Patrick Boyle again - with his annoyingly compelling dictation again. The episode doesn’t really doesn’t need a question mark though, as Europe enters the Trump 2.0 era in a geopolitical position much worse than Trump 1.0 with domestically weak national leaders, anaemic economic growth, an energy crisis w/o possibility of short term resolution, and looming tariff wars with the two biggest economies on the planet. It’s grim stuff, but we have to look reality squarely in the face before we’re able to get out of it.
ECONOMY
End Notes
Jenson Huang was interviewed the other day and he made a comment which I think 12 months ago would’ve been accepted without much thought, but today sounds cliche - that AI will not replace human workers but human workers enabled by AI will replace who are not so enabled. This is the ‘AI Optimist’ view and whilst it might be true, I wonder on what it may be based.

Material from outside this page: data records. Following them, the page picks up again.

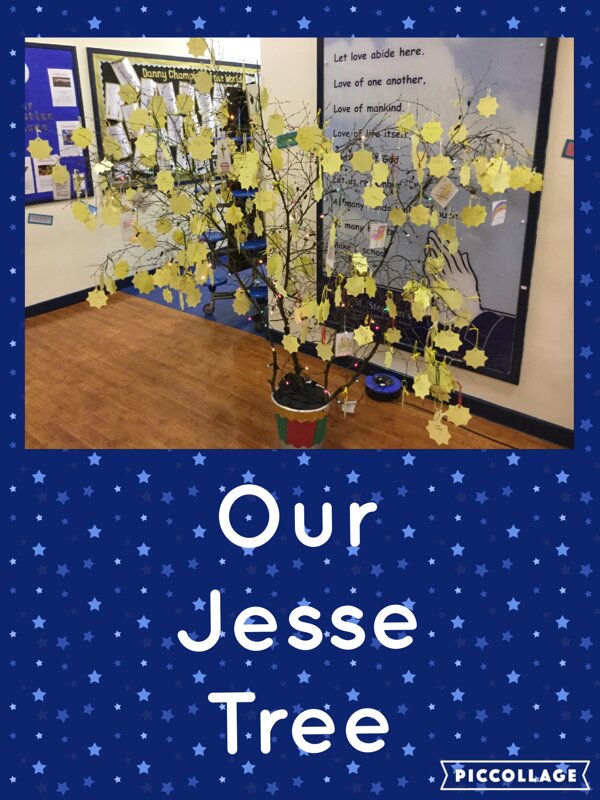 Image of Jesse Tree Assembly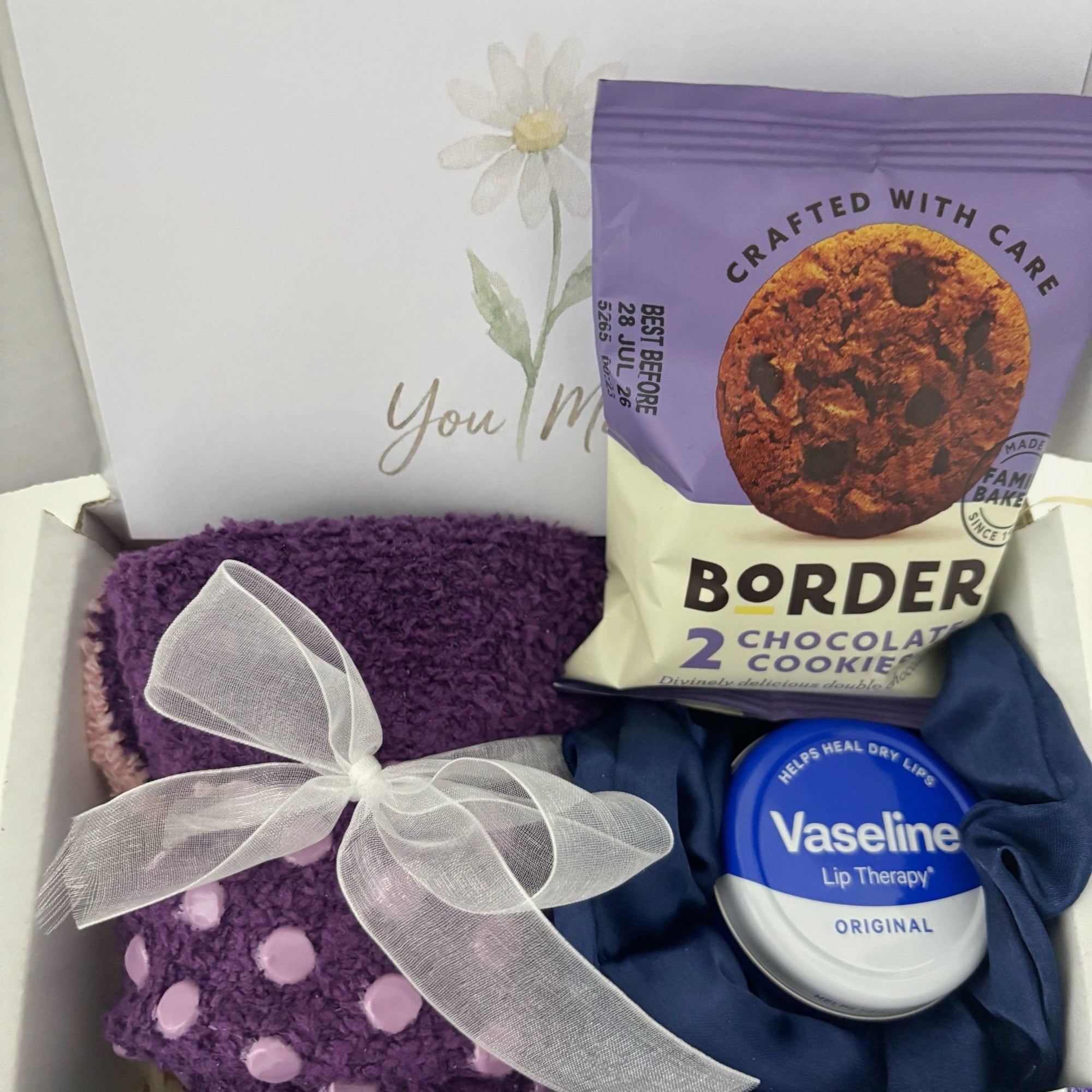 Mini Pamper Hamper – You Matter Self - Care Gift Box - WahooGifts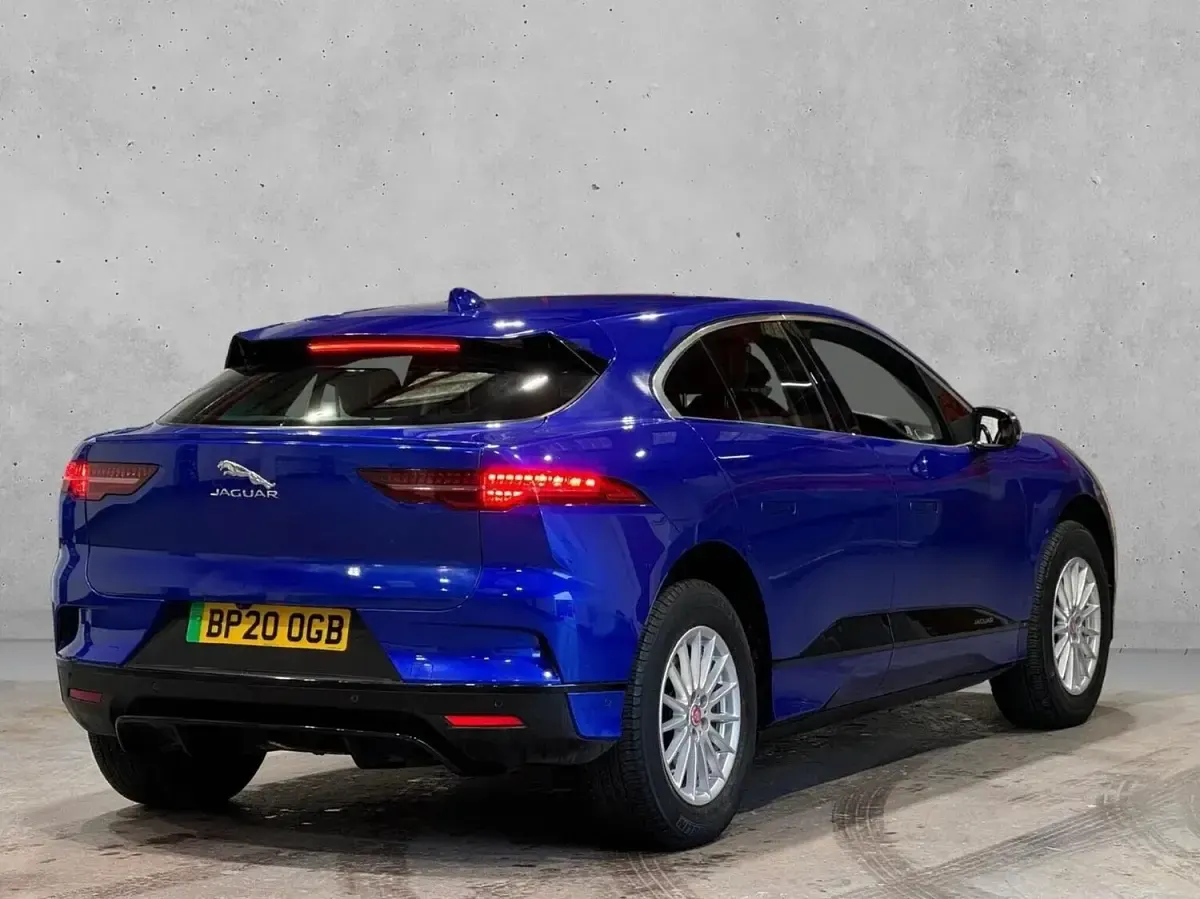 Used Jaguar I-Pace S 294 kW (400 HP) 2020 Blue SUV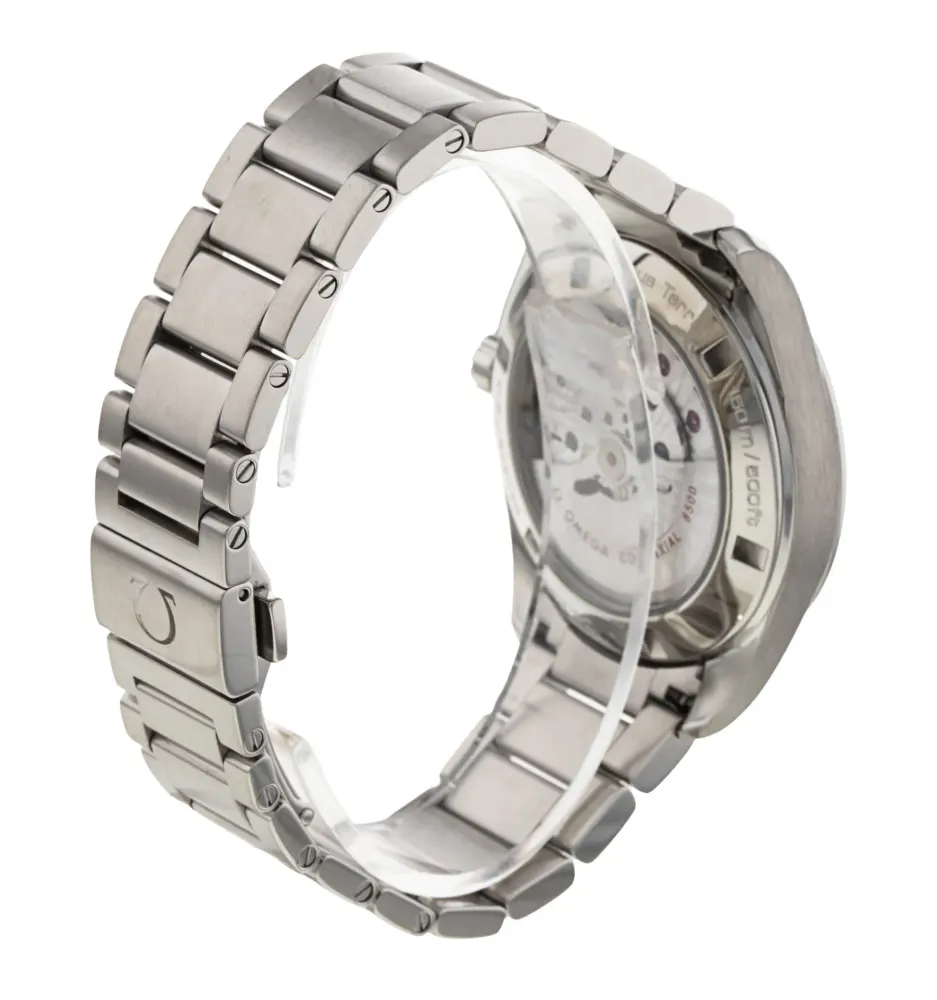 Omega Aqua Terra 150m Gents 231.10.42.21.02.001 — 2010 — Very good detail 3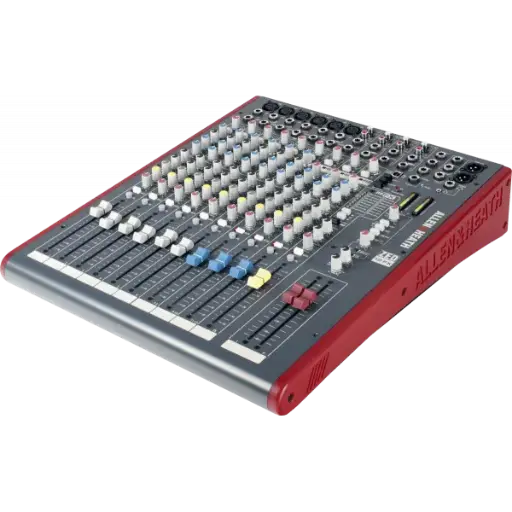 [ZED-12FX] Allen & Heath ZED-12FX - 6-Channel + 4 Stereo Mixing Console - Built-in Effects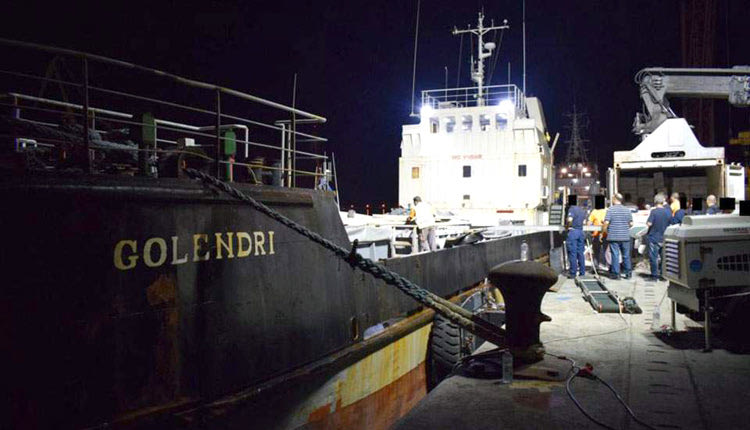 Το τσιγαράδικο Golendri είχε εντοπιστεί τον Ιούνιο του 2017 στα Σφακιά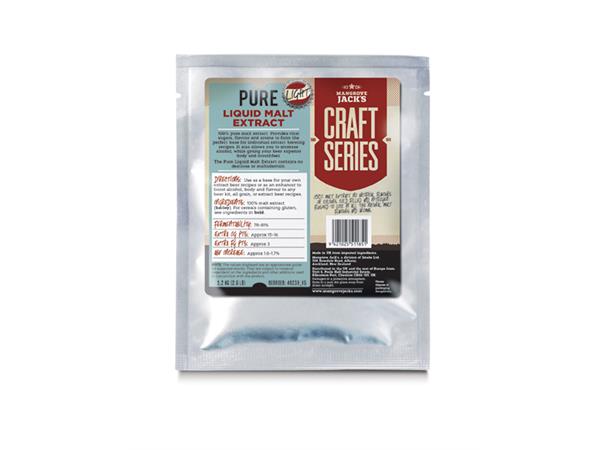 Pure Liquid Malt Extract - Light 1,2kg Flytende maltekstrakt, lys 1,2kg 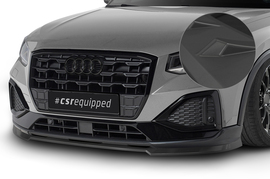 Audi Q2 20- Накладка переднего бампера матовая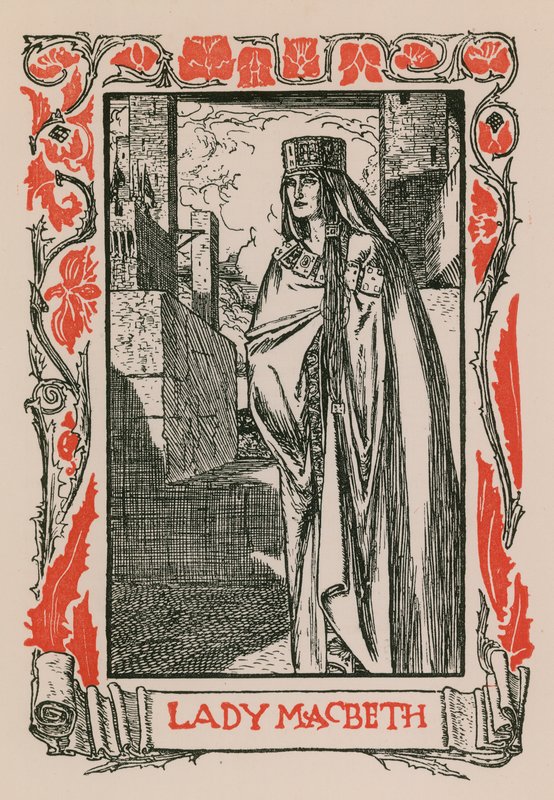 Lady Macbeth - Robert Anning Bell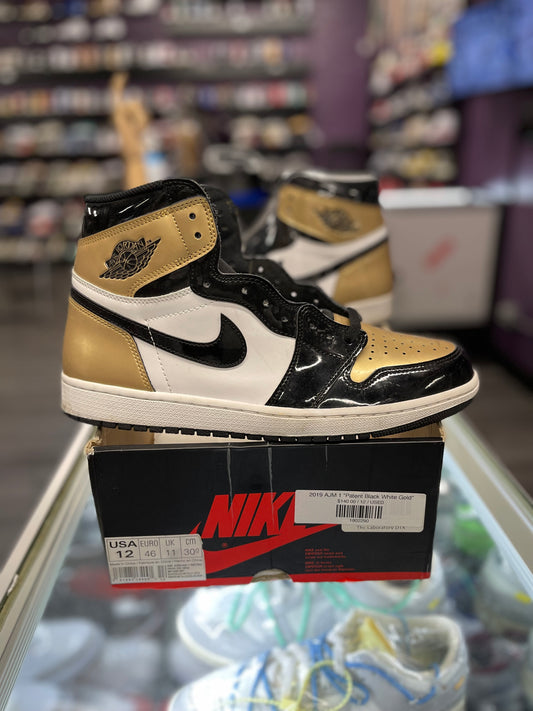 2019 AJR 1 NRG "Patent Gold Toe"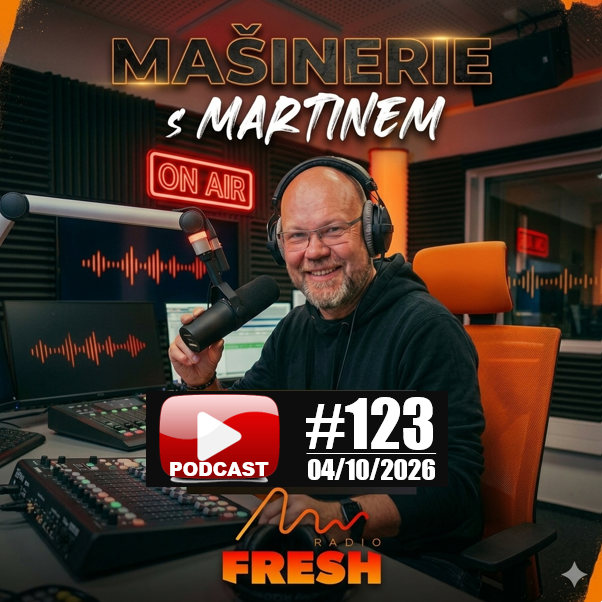 Mašinerie #123 - 4. 10. 2026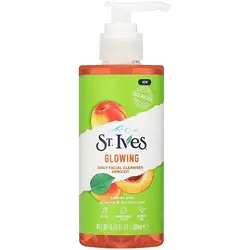 ژل شوینده صورت سینت ایوز حاوی عصاره زردالو ST IVES GLOWING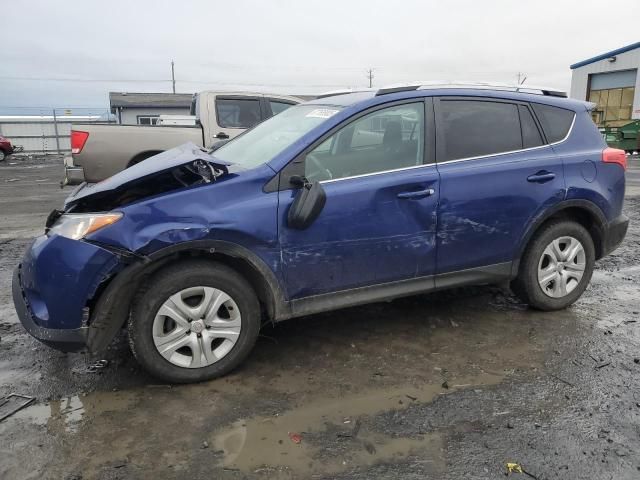 2015 Toyota Rav4 LE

Then there is another view, that AI is going to doom us all (pessimist) and then another which says that AI is not as big a deal as either optimist or pessimist think (skeptic). The poll for this week folks - which statement most accurately describes your position on AI?
That’s it - thanks for reading
Have a great week everybody
Hung
I think most people who talk about this topic look at it from the wrong angle.
The question is actually how humans will react to adopting AI. I see two big groups:
A) Medium to large organisations that realise that it might be cheaper to make a wrong hire from time to time than to make a good one all the time and therefore get rid of their recruiters and external agencies and let AI do a faire chunk of the hiring, because the cost is worth it, even if the AI gets it wrong from time to time.
B) Lazy recruitment agencies or interim agencies recruiting generic profiles who will see AI adoption as a way of seriously cutting down on effort for the first group and costs for the latter and therefore are quite happy with 80% satisfaction rather than 95%.
Both will start (or have already started) replacing recruiters with AI. We are talking about thousands and thousands or recruiter jobs worldwide.
I read that in 2019 (so way before the AI hype started), Unilever "saved" 100,000 hour's worth of recruitment time thanks to AI. That is the equivalent of 52 FTE recruiters. And that is just one organisation.